When CAP was preparing to launch a ‘total cost of motoring’ tool for consumers, we commissioned a piece of research into the attitudes of car buyers in today’s changed economy.

     
 
 

Philip Nothard joined CAP in 2010 as its retail and consumer price editor, analysing pricing data and interpreting strategic market trends. In his role, he is able to apply two decades of experience gained in franchised motor retailers, which culminated in running dealerships for the likes of European Motor Holdings, Lythgoe Motor Group and Arnold Clark.

 
 

The research was conducted for CAP by leading independent consumer research specialists HPI Research (www.hpiresearch.com), who interviewed 500 UK motorists, split equally between sexes and distributed evenly between the North, Midlands and South. The group was divided into four sub-groups:

‘Insulated’ – “I’m aware of problems in the wider economy but it has not affected me much.”

‘Cautious’ – “I’m just being more cautious about how much I spend and saving a bit more.”

‘Squeezed’ – “I’m taking action to buy cheaper brands and / or going to less expensive shops.”

‘Sufferers’ – “I’ve cut all expenditure that I can because I’m really worried about the future.”

All of them own a car and all, except the ‘insulated’, are actively saving money where they see an opportunity.

The survey results suggest dealers who are able to position their offering most effectively will gain an advantage over those who focus on transaction price alone. Examples of the findings include:

One in two plan to buy a car that is cheaper to run, next time they change

84% say a clearer understanding of the total running costs of cars would influence their next purchase choice

The top five factors they will consider, next time they change, are economy-related

30% regretted a previous car purchase on the grounds of overall running costs (this figure rises, the more recently they bought the car)

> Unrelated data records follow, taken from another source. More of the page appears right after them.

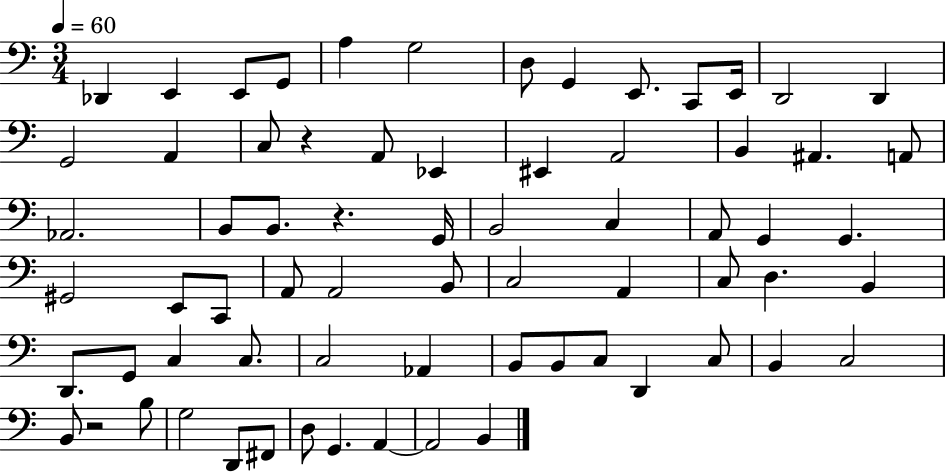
{
  \clef bass
  \numericTimeSignature
  \time 3/4
  \key c \major
  \tempo 4 = 60
  des,4 e,4 e,8 g,8 | a4 g2 | d8 g,4 e,8. c,8 e,16 | d,2 d,4 | \break g,2 a,4 | c8 r4 a,8 ees,4 | eis,4 a,2 | b,4 ais,4. a,8 | \break aes,2. | b,8 b,8. r4. g,16 | b,2 c4 | a,8 g,4 g,4. | \break gis,2 e,8 c,8 | a,8 a,2 b,8 | c2 a,4 | c8 d4. b,4 | \break d,8. g,8 c4 c8. | c2 aes,4 | b,8 b,8 c8 d,4 c8 | b,4 c2 | \break b,8 r2 b8 | g2 d,8 fis,8 | d8 g,4. a,4~~ | a,2 b,4 | \break \bar "|."
}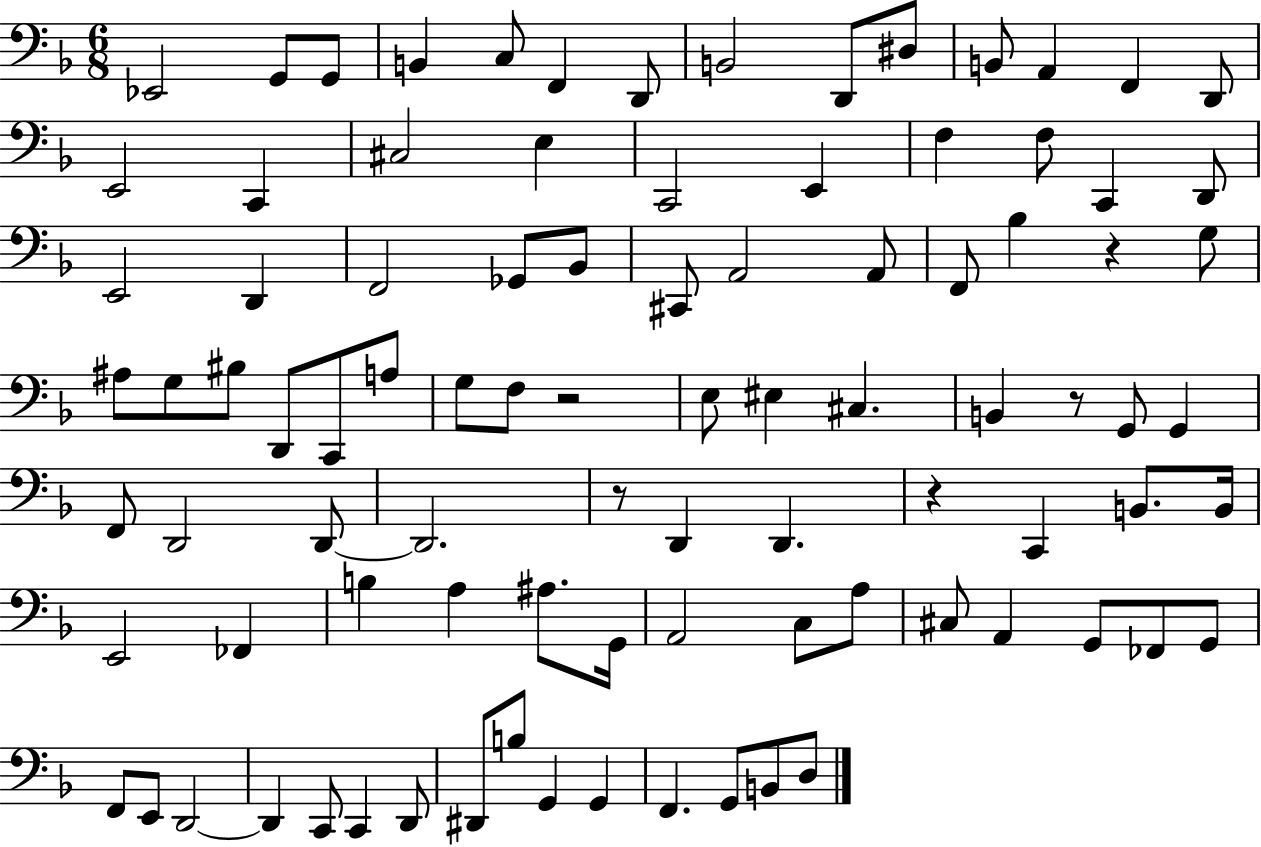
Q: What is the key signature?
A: F major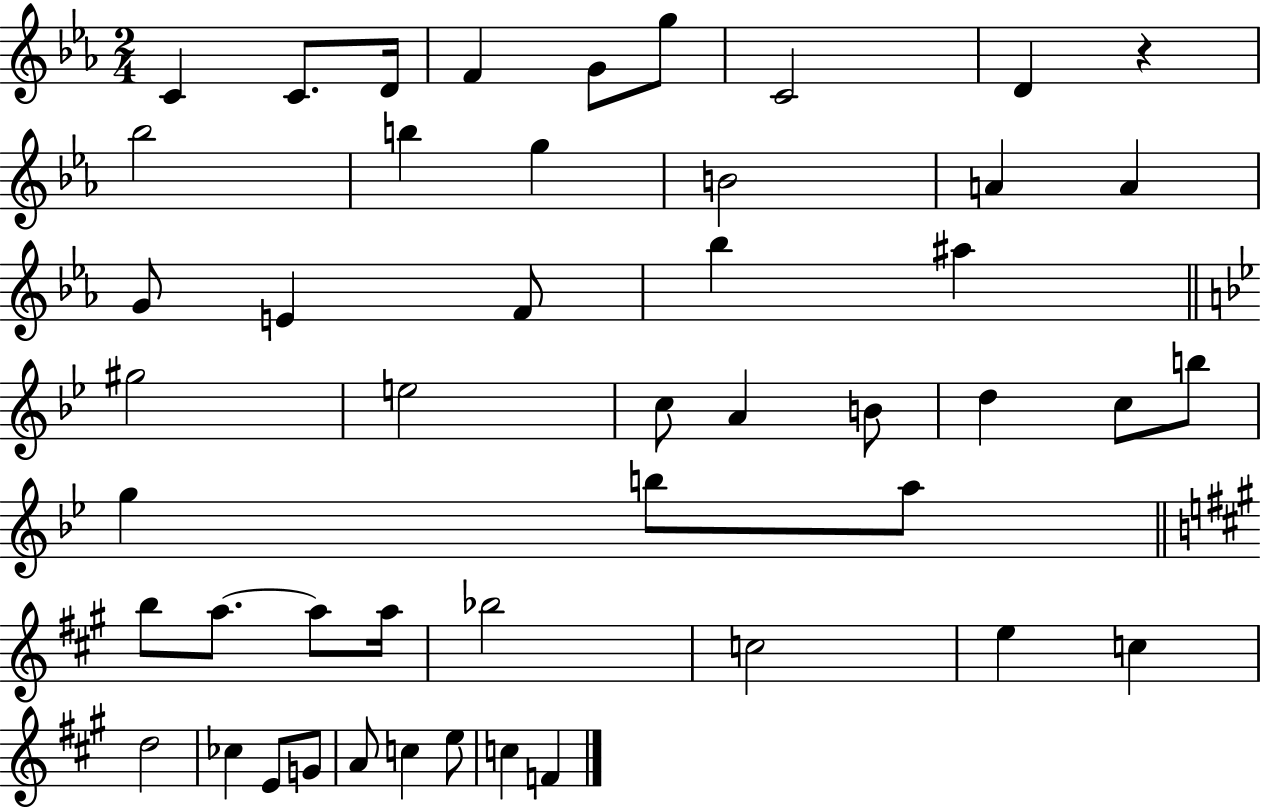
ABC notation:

X:1
T:Untitled
M:2/4
L:1/4
K:Eb
C C/2 D/4 F G/2 g/2 C2 D z _b2 b g B2 A A G/2 E F/2 _b ^a ^g2 e2 c/2 A B/2 d c/2 b/2 g b/2 a/2 b/2 a/2 a/2 a/4 _b2 c2 e c d2 _c E/2 G/2 A/2 c e/2 c F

27% cite ‘not getting a good price’ for their current car is a barrier to buying another.

We are constantly told that consumers are more ‘savvy’ than ever, but, in reality, they are not. What consumers are now able to do is compare the advertised prices from dealers and then attempt to play them off against each other. They are also able to find a plethora of reviews and opinions about the qualities of cars they might buy.

But the HPI survey findings reveal a level of naivety when it comes to consumers’ understanding of the financial aspects of car ownership.

Dealers can take advantage of this by providing more information while, at the same time, diverting the customer from the blind belief that buying the car more cheaply than a similar one elsewhere will prove a wise financial choice.